It wasn’t Trump’s populist positions that drove his popularity in 2016; it was the way he used them.

The policies were just a vehicle for him to insult and humiliate establishment candidates like Jeb Bush, Marco Rubio, and Hillary Clinton.

  • Many Trump supporters happily voted for the first Black president when “whiteness” wasn’t portrayed as something inherently wrong for which one should feel guilty.
  • Their opinions of immigration are entirely predicated on whether the incoming refugees will vote Republican or Democrat. After years of hearing about “white minorities” and demographic shifts resulting in permanent Democratic majorities in key states, they embraced Trump’s plan to “build a wall.”
  • The numbers suggest a significant percentage of Trump supporters – of all races — are merely anti-establishment and anti-political correctness. They see the trends in academia and the media and figure if Donald Trump pisses those people off, he’s their candidate.

The CSPI study shows that “owning the libs” is near the top of Republican voters’ priorities.

Donald Trump’s popularity is a rejection of liberals shifting further to the left on race, gender, and sexual orientation.

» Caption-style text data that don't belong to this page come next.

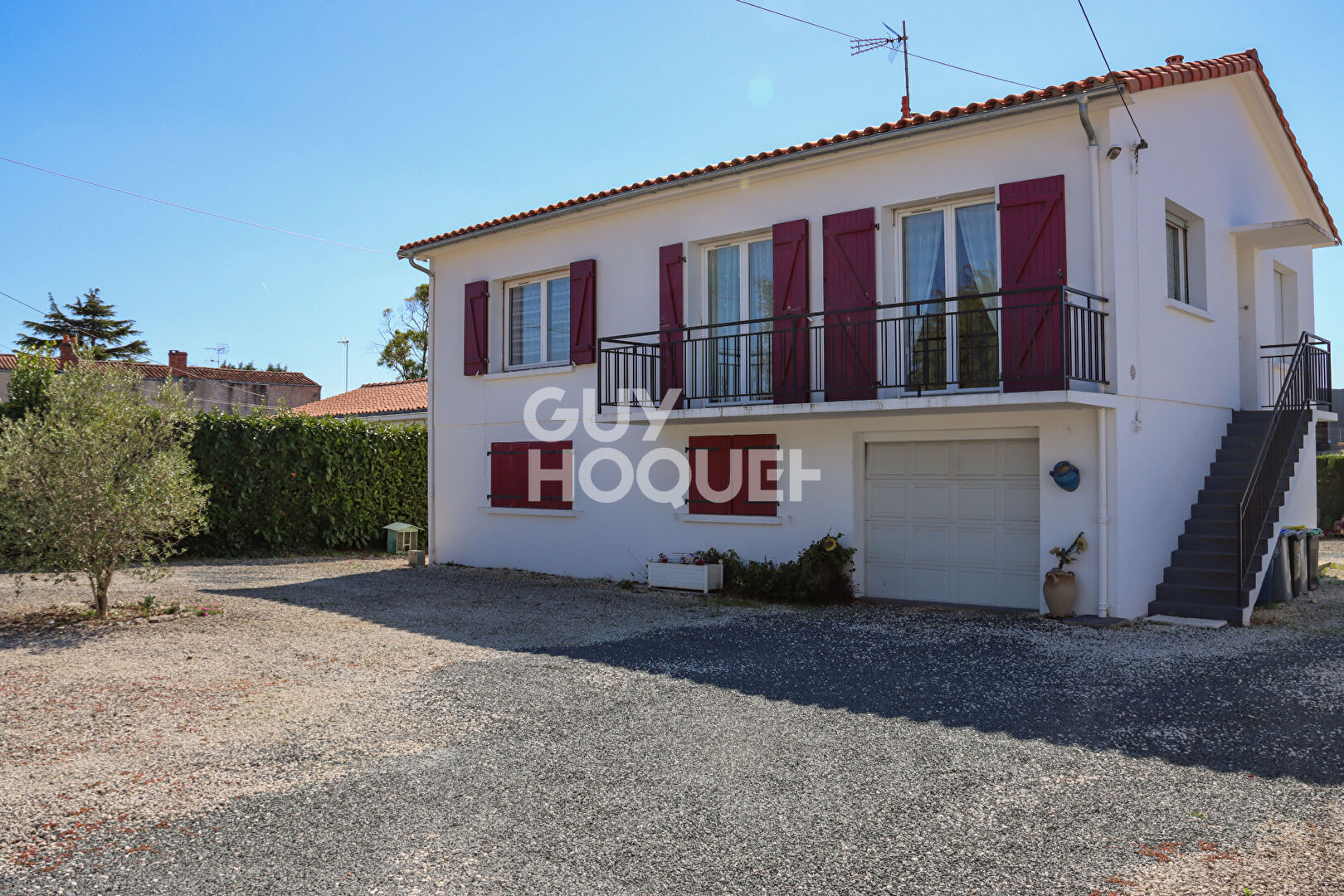 Agence immobilière Fontenay le comte Achat • Vente • Location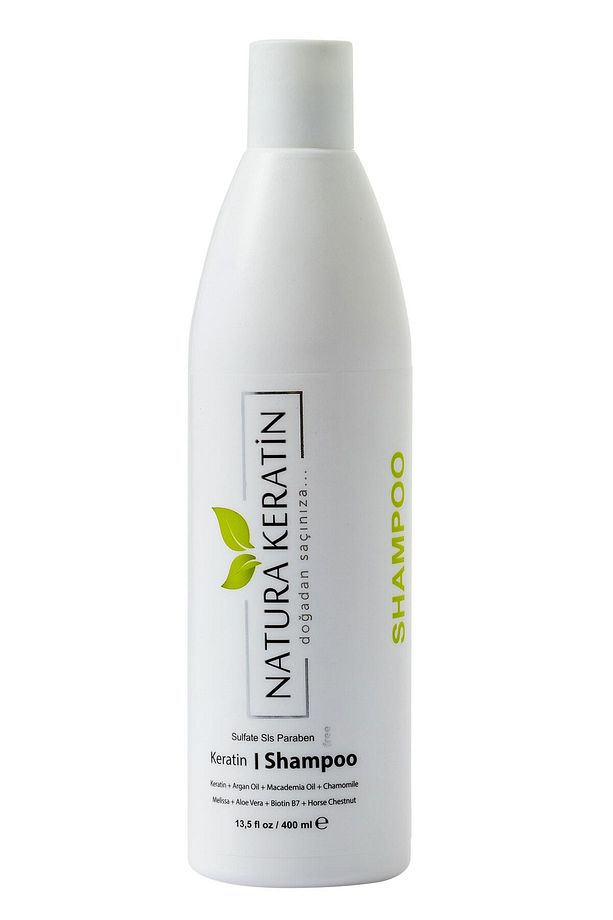 Sülfatsız Şampuan 400 Ml - 1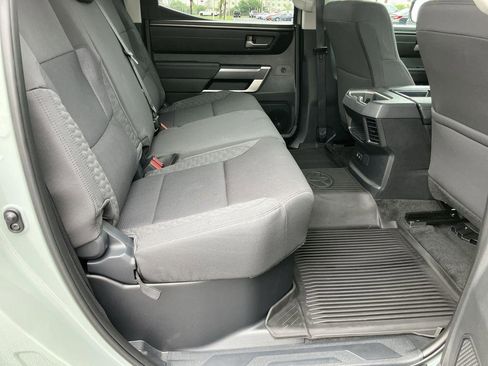 Used 2024 Toyota Tundra SR5 w/ SR5 Convenience Package RWD image 31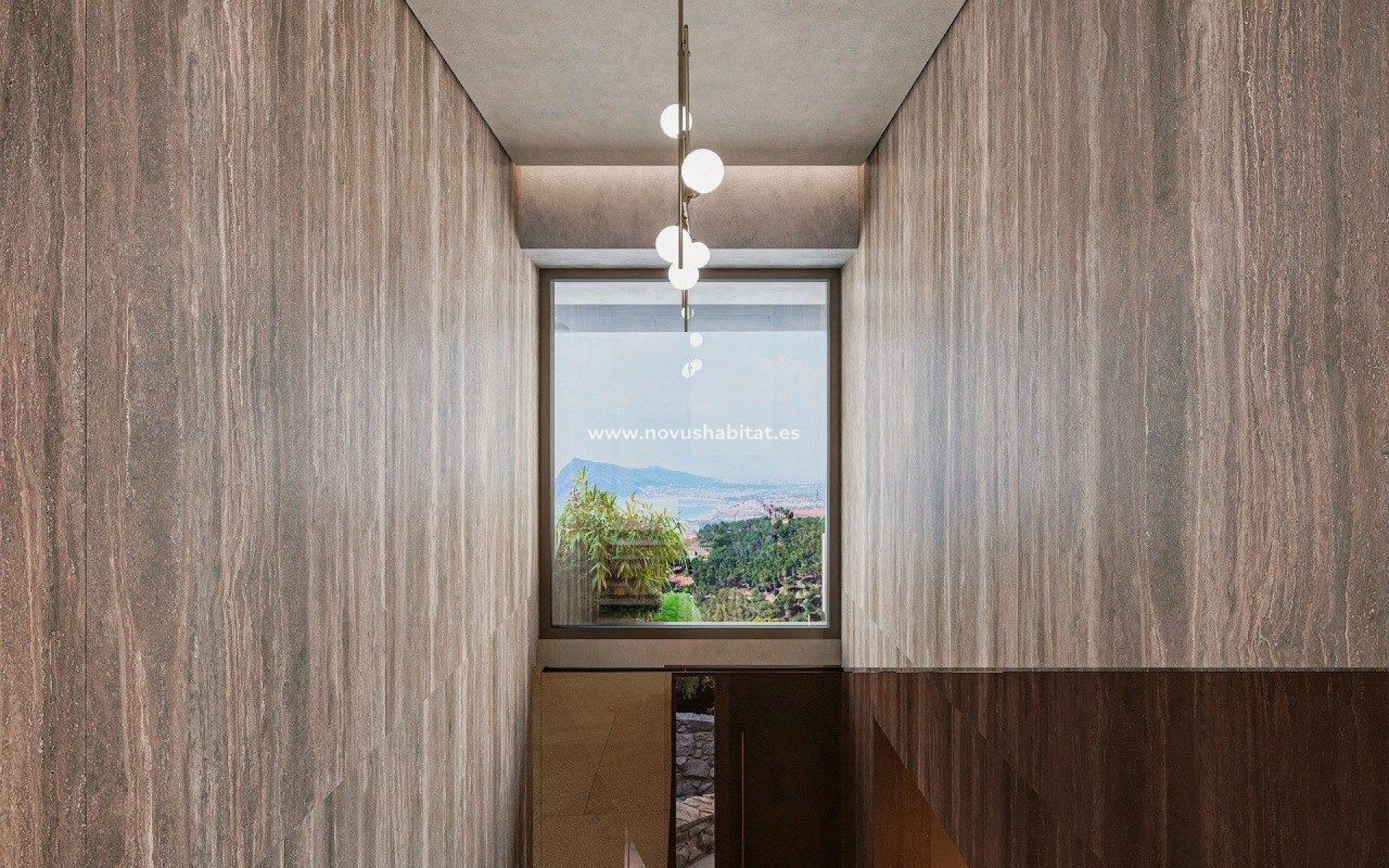 Nueva construcción  - Villa - Altea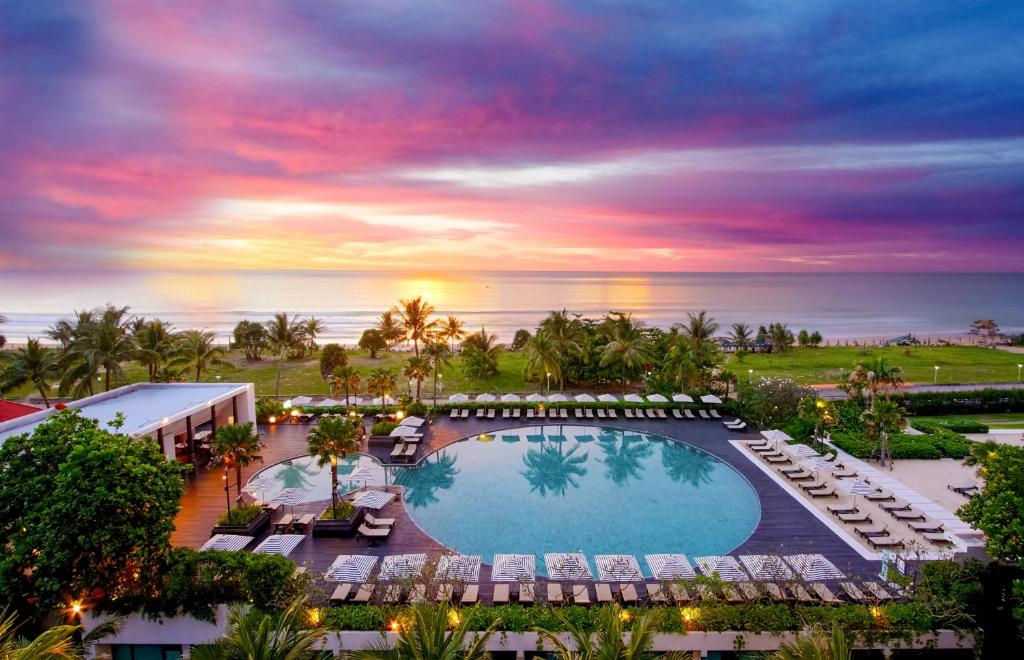هتل پولمن پوکت کارون بیچ - Pullman Phuket Karon Beach Resort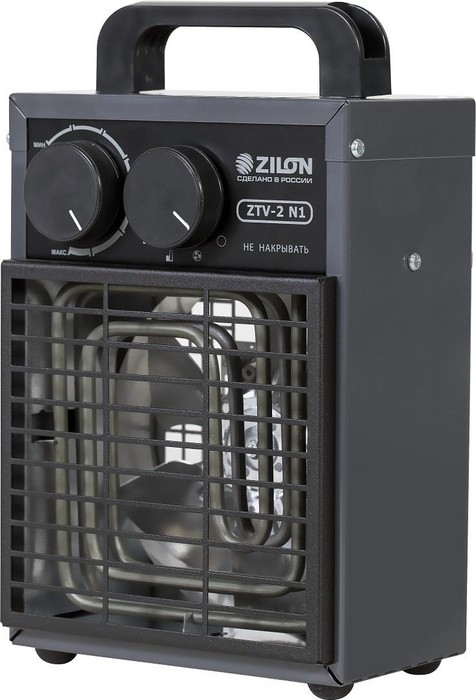 цена Тепловентилятор Zilon ZTV-2 N1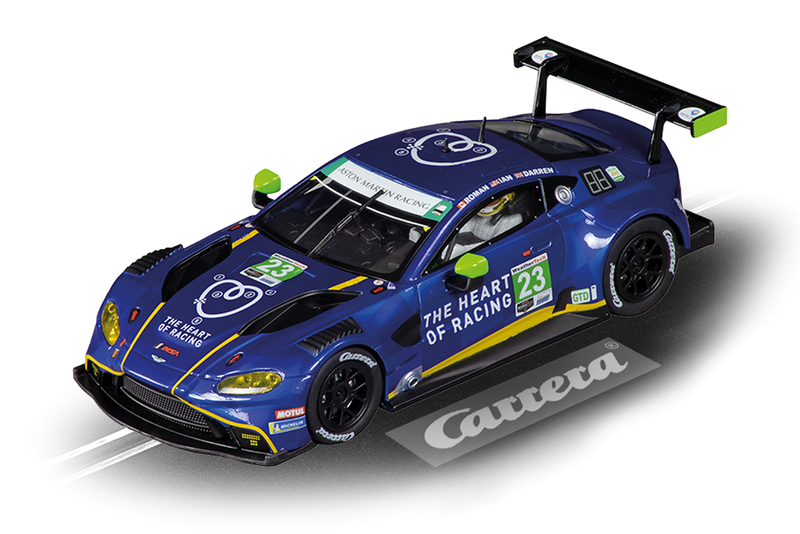 Auto Digital 132 ASTON MARTIN VANTAGE GT3 HEART OF RACING No.23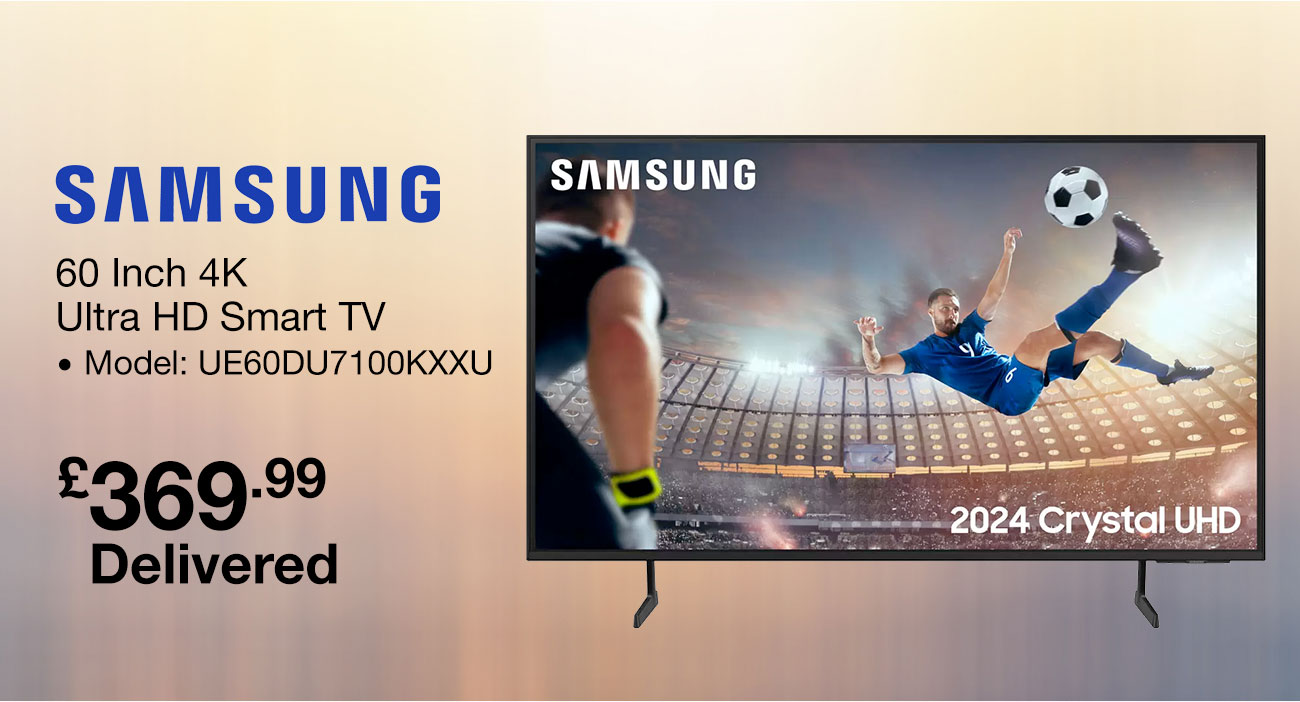 samsung 60 inch 4k ultra hd smart tv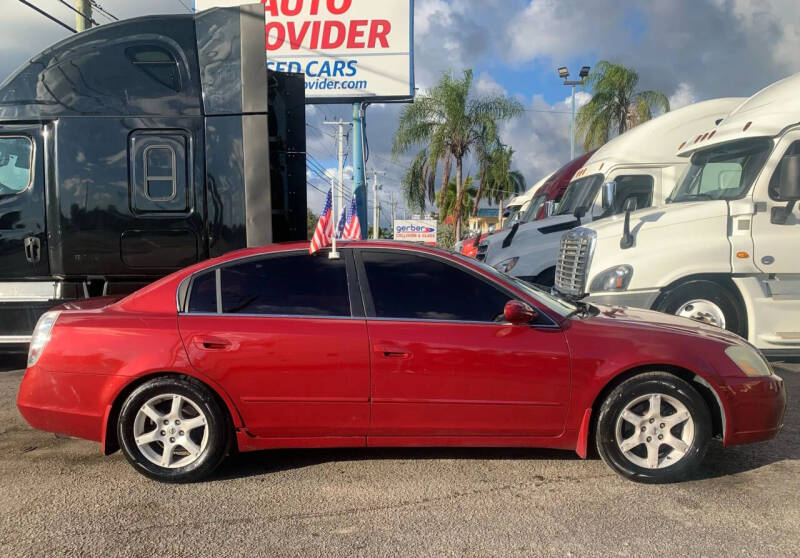 2006 Nissan Altima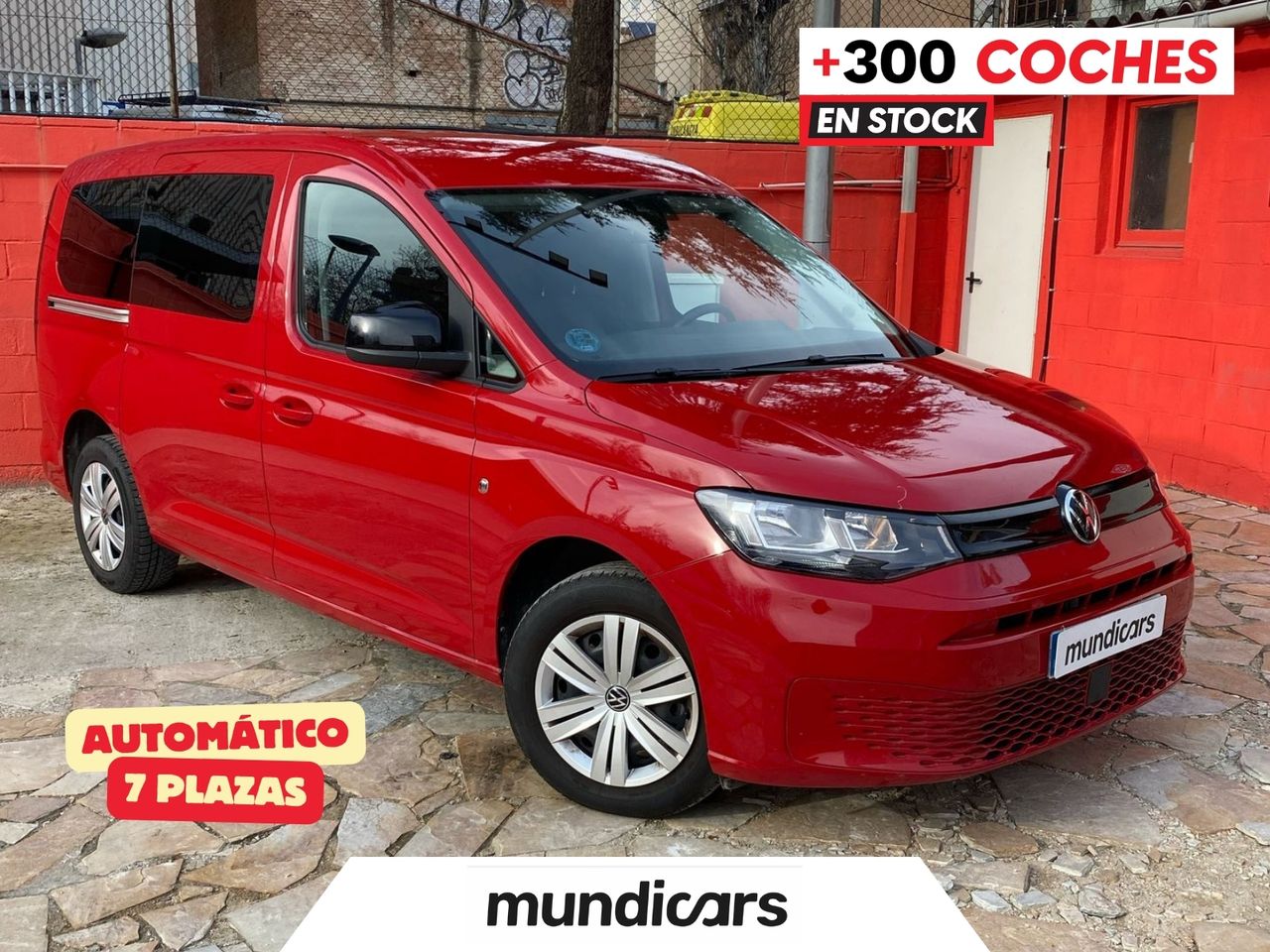 Volkswagen Caddy Maxi Origin 2.0 TDI 90kW (122CV) DSG - Foto 2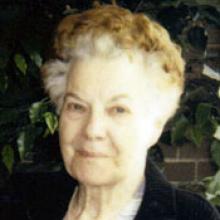 ORA EVELYN MAGILL  Obituary pic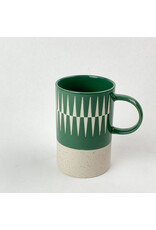 Danica / Now Designs Mug Etch Jade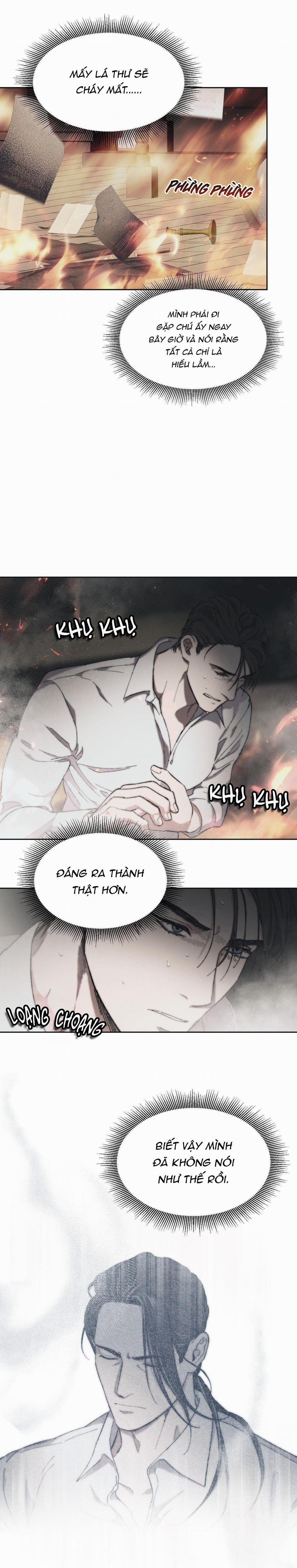 manhwax10.com - Truyện Manhwa RẠNG ĐÔNG Chương 5 Trang 17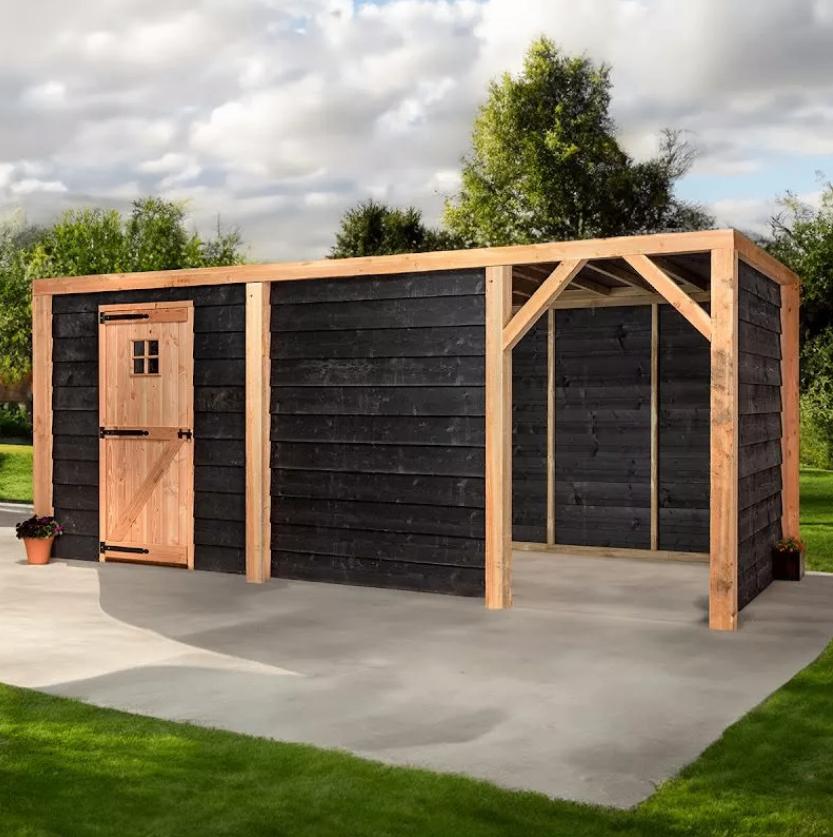 Kippenhok nachthok Tijn, Ophalen of Verzenden, Nieuw, Kippenhok of Kippenren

There’s no party realignment happening; American politics are still centered around cultural concerns. And most of those cultural issues are directly related to the dramatic changes being promoted by liberal institutions.

Trump Matters More than “Trumpism”

If the Center for the Study of Partisanship and Ideology is right, we must completely change how we handicap the 2024 Republican primary and the presidential election. Since Donald Trump’s loss, the conversation has been about the future of the GOP.

Polls show that Trump is the favorite to be the Republican nominee again in 2024 if he chooses to run. They’ve also demonstrated that most current GOP voters see themselves as Trump supporters first and Republicans second.

Donald Trump is going to exercise immense control over the party for the foreseeable future.

However, most analysts have assumed Trumpism can survive without the man himself. Young economic populist Republicans inspired by Trump are gaining prominence and expected to continue what his 2016 campaign started.

The expectation was that future candidates could keep the President’s trade, immigration, and economic policies without the more chaotic, unpresidential aspects of Trump’s personality.

Now, it’s looking like Trump’s more abrasive personality traits are a key ingredient of his appeal.

The American people are frustrated and sense something is very wrong with the government but can’t agree on specific policy fixes. So, they latch onto cultural issues, and candidates like Bernie Sanders and Andrew Yang who – despite lacking Trump’s in-your-face style — are similarly political outsiders or anti-establishment.

When forecasting the 2022 midterms and 2024 primaries and elections, political bettors should keep these things in mind. Don’t overvalue conservative economic populists trying to recapture that Trump magic. Focus on candidates who feel exciting, unconventional, and who piss off the political elite

This culture war’s not going anywhere anytime soon.